Nei mesi successivi all’ultima guerra mondiale è uscito un volume: “Le ultime lettere da Stalingrado”. La lettura di quella raccolta di lettere di soldati tedeschi accerchiati dai russi a Stalingrado, mi ha spinto a rifiutare in maniera radicale ed assoluta tutta una certa retorica sull’amor di Patria, sulla necessità degli armamenti per la difesa della nazione e su tutto quello che direttamente o indirettamente riguarda l’esercito e le forze armate, reputandole tutte spese inutili, anzi dannose. Io ho ammirato in maniera entusiasta il Lussemburgo che una quindicina di anni fa ha venduto al ferrovecchio carri armati, fucili e cannoni, ha mandato a casa i soldati, conservando solamente un corpo di polizia per l’ordine pubblico.

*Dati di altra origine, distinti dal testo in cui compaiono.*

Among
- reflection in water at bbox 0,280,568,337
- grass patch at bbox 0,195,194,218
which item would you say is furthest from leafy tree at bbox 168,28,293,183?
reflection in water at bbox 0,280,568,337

Tornando alle lettere da Stalingrado, i responsabili della propaganda del Reich avevano fatto sequestrare le lettere che i soldati tedeschi avevano spedito con l’ultimo aereo partito dalla città assediata dalle armate russe, volendo così dimostrare il valore, il coraggio, l’amor di Patria dei soldati della Vermacht. Però, aperte le lettere, esse si dimostrarono di ben altro tono: disperazione, paura, smarrimento, fame, freddo! Ne ricordo una di un soldato che da civile aveva fatto l’attore e in palcoscenico aveva interpretato la morte eroica del soldato del Fuhrer suscitando applausi e battimani a non finire. “Qui, scriveva, questo soldato muore nel fango, nell’abiezione più meschina, ci rubiamo l’un l’altro un tozzo di pane. L’altro giorno ho visto un commilitone rimasto incastrato in un carro armato in fiamme, colpito da un proiettile russo: bruciava come una torcia e gridava disperato chiedendo sua madre! Altro è la morte nella scena, altro la morte in questo inferno!”
Qualche giorno fa, per una strana associazione di idee, ho pensato a questi eventi incontrando un giovane ventenne disabile. «Mia madre vedova lavora presso una signora del “don Vecchi” e prende 600 euro al mese, mentre ne vogliono 500 di affitto. Io non riesco a trovare nulla. Un’associazione mi ha proposto un impiego ad un euro e mezzo l’ora»
Altro è parlare dei poveri, fare studi, organizzare l’assistenza da parte di funzionari con paga sicura, altro sono i poveri veri! Io purtroppo, o per fortuna, presso le associazioni di volontariato del “don Vecchi” incontro i poveri reali e vi dico che sono una disperazione, un dramma tragico. Qualcuno ogni tanto mi fa capire che sono “troppo forte”, che adopero “parole dure”, che nei miei interventi accuso in maniera tagliente. Credetemi amici: altro è parlare dei poveri, altro è incontrarli in carne e ossa. Vi vorrei elencare una litania di drammi a cui non so dare risposta alcuna. Allora l’apparato burocratico, le beghe e i discorsi politici e perfino l’apparato ecclesiale mi destano rabbia, ribellione, rifiuto.
Oggi c’è troppa gente senza voce, che è piegata dalla miseria, mentre altra gente sguazza nello sperpero nascondendosi dietro un perbenismo ed una retorica assurda ed omicida.